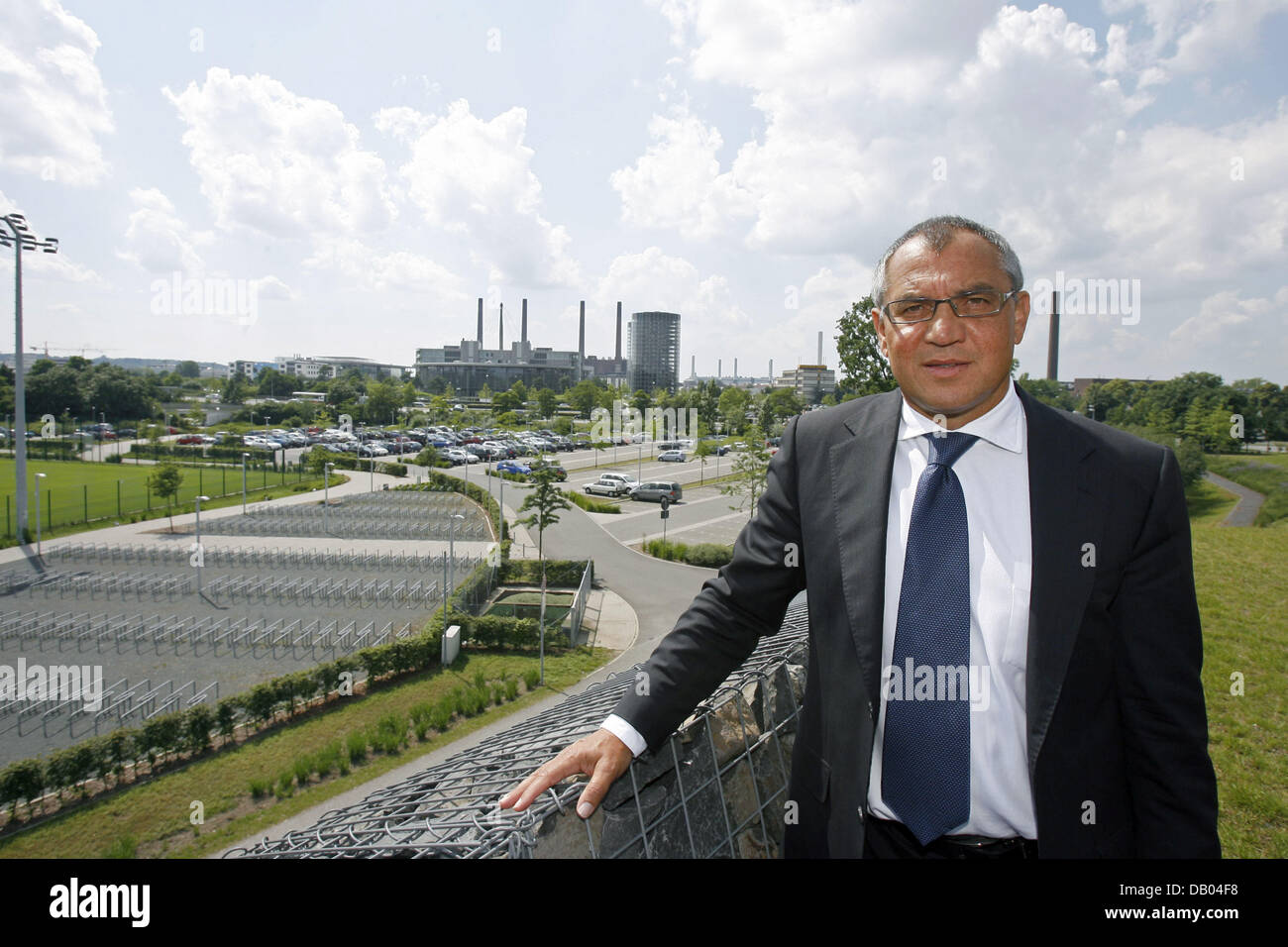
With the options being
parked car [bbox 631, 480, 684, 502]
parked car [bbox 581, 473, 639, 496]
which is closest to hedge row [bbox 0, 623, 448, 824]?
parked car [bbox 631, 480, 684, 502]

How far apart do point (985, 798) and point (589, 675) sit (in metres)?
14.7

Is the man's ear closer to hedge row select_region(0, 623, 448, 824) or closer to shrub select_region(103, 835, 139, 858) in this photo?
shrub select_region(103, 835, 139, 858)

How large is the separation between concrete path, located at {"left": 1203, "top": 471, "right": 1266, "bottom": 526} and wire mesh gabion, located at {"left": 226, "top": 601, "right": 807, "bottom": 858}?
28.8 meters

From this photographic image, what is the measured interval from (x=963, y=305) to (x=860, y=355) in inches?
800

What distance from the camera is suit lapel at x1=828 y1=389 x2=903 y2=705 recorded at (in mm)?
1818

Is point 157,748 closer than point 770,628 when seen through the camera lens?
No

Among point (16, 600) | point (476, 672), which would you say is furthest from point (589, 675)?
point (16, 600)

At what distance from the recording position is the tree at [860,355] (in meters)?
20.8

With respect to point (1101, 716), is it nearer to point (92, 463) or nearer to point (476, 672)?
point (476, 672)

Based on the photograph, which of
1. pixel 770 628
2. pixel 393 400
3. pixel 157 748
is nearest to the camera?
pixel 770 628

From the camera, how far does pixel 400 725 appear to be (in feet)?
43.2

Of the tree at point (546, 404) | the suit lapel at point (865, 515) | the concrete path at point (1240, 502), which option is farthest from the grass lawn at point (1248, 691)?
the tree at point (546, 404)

• • • • •

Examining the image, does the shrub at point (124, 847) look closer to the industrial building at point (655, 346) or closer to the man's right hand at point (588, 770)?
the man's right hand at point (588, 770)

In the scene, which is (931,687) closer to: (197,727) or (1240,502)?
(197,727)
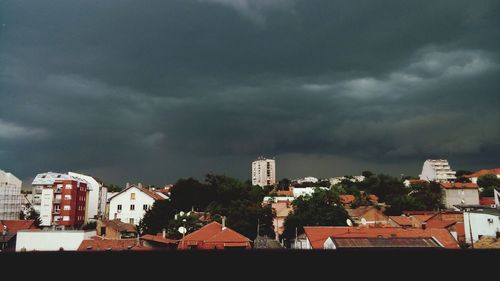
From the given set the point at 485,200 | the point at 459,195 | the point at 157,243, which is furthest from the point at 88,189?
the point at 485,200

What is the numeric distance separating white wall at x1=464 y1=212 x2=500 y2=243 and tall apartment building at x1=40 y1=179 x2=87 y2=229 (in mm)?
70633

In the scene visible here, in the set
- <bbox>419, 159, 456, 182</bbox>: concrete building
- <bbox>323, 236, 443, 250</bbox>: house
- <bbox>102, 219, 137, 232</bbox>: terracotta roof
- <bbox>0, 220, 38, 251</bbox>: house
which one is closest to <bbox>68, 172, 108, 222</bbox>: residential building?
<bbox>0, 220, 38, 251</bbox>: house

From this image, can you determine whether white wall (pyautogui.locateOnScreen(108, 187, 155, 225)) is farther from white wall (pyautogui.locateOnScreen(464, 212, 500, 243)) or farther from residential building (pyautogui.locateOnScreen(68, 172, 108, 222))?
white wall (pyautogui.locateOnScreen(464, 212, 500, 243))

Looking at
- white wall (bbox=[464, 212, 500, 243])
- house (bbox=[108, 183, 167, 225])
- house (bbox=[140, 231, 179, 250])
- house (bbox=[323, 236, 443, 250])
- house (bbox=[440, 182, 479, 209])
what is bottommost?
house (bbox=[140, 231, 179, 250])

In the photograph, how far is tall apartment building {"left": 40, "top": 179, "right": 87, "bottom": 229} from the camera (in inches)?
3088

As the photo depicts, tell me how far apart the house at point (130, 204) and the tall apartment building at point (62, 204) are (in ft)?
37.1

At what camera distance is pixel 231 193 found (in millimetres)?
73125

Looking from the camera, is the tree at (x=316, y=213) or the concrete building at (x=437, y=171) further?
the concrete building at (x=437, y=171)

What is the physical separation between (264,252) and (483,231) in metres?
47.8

• • • • •

__What to work on__:
How many lines in the data above contain the string "white"? Case matters, and the reply should be the number alone.

__Solution below__:
4